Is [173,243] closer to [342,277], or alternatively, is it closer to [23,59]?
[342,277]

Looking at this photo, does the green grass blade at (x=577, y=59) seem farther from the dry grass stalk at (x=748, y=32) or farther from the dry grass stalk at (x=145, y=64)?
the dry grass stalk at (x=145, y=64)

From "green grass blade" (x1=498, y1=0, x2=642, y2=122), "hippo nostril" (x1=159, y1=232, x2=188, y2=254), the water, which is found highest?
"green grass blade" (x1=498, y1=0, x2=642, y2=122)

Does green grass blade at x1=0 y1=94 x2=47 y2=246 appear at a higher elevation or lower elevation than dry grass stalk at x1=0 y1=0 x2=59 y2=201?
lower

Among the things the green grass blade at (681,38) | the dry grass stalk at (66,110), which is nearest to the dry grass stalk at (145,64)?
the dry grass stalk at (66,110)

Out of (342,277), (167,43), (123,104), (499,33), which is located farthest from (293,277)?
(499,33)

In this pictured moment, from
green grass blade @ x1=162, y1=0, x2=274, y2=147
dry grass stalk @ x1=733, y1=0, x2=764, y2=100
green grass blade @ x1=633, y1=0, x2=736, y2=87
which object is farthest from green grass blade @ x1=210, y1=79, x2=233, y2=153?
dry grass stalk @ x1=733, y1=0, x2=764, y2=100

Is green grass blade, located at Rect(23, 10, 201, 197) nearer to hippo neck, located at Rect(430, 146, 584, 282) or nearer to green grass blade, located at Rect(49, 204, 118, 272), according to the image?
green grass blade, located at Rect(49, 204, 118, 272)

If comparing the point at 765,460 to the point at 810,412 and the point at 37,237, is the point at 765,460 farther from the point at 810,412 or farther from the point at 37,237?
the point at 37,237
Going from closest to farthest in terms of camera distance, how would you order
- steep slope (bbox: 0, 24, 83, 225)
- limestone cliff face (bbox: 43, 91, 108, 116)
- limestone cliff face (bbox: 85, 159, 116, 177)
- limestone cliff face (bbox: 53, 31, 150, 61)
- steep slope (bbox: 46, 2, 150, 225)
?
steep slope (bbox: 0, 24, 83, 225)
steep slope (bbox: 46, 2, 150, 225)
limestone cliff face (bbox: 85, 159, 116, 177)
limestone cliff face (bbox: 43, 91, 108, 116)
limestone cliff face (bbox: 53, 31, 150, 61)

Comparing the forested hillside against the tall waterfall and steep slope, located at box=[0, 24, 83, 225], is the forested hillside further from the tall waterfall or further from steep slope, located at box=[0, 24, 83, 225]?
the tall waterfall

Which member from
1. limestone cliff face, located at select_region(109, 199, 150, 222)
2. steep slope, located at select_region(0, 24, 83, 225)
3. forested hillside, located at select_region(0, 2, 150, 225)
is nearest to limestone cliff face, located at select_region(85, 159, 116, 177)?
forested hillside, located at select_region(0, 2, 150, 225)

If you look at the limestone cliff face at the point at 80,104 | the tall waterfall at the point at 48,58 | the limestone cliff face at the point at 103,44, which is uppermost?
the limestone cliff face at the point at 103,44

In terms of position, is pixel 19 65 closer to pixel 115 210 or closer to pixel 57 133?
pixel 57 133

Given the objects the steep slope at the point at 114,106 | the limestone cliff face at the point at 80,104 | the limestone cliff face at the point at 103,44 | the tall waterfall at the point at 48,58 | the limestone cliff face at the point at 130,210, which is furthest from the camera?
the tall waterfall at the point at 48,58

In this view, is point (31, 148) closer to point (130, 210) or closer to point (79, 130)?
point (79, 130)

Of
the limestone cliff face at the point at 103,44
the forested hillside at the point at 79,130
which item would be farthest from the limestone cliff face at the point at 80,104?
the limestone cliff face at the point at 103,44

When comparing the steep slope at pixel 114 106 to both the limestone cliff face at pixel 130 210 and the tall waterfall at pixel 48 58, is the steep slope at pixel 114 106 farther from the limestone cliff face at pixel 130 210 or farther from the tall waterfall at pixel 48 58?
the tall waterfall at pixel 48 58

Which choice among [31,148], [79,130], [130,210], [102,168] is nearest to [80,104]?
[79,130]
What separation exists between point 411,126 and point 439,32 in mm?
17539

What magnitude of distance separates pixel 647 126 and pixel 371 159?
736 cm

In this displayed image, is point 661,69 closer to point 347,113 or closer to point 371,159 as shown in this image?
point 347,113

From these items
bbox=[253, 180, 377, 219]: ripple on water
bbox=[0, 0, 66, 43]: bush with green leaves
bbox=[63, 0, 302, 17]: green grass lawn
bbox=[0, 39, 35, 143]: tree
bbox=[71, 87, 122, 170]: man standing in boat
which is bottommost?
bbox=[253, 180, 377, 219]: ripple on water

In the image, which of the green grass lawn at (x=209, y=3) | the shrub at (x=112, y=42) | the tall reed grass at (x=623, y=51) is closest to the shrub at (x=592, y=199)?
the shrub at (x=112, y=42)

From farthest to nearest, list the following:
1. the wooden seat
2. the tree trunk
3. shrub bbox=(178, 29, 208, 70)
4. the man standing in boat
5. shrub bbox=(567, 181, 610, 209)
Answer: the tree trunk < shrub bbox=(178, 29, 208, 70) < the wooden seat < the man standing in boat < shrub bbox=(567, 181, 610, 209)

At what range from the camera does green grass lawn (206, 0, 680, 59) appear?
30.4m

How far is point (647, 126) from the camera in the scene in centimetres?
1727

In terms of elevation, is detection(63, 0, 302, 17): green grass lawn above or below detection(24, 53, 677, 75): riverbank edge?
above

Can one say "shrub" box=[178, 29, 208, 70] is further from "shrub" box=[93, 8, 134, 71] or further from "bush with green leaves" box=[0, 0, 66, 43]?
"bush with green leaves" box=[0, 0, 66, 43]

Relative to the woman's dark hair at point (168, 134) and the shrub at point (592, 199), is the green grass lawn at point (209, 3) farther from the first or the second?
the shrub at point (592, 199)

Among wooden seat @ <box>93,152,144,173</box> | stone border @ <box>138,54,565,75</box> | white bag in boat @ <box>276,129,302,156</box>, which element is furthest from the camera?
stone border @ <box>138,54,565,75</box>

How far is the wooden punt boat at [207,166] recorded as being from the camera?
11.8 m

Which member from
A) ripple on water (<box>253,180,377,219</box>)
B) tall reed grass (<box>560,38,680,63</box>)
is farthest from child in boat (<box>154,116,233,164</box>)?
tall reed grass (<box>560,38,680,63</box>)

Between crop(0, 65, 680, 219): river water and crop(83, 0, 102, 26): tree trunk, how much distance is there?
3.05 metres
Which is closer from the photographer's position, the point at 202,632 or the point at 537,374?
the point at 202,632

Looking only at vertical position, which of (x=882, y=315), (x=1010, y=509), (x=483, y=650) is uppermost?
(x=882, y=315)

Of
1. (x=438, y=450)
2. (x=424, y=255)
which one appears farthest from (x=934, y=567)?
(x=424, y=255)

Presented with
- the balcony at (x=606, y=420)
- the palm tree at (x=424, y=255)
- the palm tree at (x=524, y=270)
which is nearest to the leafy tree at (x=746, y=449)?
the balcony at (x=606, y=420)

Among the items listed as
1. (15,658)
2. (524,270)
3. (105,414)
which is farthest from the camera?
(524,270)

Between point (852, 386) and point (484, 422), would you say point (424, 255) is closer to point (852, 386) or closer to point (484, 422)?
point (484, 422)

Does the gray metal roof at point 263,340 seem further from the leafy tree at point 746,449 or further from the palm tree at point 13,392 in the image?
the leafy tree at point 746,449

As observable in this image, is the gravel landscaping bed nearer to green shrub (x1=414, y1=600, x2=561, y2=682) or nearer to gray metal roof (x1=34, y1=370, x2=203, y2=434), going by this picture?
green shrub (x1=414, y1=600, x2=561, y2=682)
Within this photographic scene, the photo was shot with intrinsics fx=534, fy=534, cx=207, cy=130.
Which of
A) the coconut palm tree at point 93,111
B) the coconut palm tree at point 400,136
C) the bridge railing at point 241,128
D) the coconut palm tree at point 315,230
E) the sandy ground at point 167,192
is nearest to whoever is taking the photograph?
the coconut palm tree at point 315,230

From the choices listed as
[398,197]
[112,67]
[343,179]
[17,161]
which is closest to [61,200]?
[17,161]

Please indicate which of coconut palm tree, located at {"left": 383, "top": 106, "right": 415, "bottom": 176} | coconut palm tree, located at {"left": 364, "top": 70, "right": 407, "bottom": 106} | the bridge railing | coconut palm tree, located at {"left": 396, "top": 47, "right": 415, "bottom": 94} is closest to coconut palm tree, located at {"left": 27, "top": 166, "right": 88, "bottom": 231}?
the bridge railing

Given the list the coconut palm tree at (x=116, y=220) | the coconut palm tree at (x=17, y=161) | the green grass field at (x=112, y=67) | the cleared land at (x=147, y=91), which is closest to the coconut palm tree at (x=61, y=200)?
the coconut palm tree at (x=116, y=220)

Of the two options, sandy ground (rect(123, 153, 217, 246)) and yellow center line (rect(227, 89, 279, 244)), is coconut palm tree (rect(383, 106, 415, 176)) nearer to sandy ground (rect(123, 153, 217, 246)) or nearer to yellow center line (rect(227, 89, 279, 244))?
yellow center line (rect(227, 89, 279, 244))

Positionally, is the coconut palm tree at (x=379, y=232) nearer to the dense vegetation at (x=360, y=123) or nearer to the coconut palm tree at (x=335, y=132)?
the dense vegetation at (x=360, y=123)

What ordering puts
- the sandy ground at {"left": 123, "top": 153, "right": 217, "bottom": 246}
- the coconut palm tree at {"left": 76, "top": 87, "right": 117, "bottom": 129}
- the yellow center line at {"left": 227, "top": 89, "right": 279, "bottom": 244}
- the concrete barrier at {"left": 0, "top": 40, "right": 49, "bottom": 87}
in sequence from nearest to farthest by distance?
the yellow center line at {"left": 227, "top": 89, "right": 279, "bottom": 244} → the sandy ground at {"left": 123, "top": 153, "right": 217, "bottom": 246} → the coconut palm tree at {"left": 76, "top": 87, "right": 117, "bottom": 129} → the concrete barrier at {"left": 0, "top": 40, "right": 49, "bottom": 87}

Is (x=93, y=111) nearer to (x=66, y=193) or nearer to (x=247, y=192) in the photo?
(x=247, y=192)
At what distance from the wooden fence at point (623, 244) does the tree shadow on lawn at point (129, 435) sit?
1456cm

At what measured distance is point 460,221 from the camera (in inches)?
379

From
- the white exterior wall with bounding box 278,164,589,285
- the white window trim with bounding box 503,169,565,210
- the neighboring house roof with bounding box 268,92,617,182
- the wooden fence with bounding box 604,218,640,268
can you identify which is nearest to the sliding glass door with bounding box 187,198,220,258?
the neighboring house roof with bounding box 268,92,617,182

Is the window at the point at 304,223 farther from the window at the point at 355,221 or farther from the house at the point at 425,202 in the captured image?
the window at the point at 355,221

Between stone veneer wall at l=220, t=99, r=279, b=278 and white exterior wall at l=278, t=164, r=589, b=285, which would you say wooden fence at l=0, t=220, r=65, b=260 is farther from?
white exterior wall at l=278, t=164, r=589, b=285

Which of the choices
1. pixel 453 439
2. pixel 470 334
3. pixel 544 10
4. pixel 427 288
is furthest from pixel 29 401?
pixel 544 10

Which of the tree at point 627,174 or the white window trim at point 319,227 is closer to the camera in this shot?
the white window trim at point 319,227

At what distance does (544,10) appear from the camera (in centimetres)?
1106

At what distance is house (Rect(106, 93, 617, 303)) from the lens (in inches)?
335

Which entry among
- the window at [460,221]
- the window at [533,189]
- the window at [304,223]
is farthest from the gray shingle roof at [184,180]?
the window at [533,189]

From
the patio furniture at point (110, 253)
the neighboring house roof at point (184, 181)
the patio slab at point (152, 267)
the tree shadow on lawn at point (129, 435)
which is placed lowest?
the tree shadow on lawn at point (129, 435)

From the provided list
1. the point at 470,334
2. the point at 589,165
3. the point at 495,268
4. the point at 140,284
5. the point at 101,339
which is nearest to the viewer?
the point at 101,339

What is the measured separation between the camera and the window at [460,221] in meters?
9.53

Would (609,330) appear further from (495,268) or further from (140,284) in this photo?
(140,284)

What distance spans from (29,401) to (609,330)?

▶ Given problem: Beginning at the line where "From the provided list" appears, extract each line through the end of the data above; keep them exact and include nothing else.

▶ Answer for this exercise:
From the provided list
1. the point at 470,334
2. the point at 589,165
3. the point at 495,268
4. the point at 140,284
5. the point at 101,339
which is nearest to the viewer?
the point at 101,339

What is the measured separation between the camera and the window at [460,221] in meters?
9.53

Would (609,330) appear further from (495,268) or further from (140,284) in this photo?
(140,284)

What distance spans from (29,401) to (609,330)?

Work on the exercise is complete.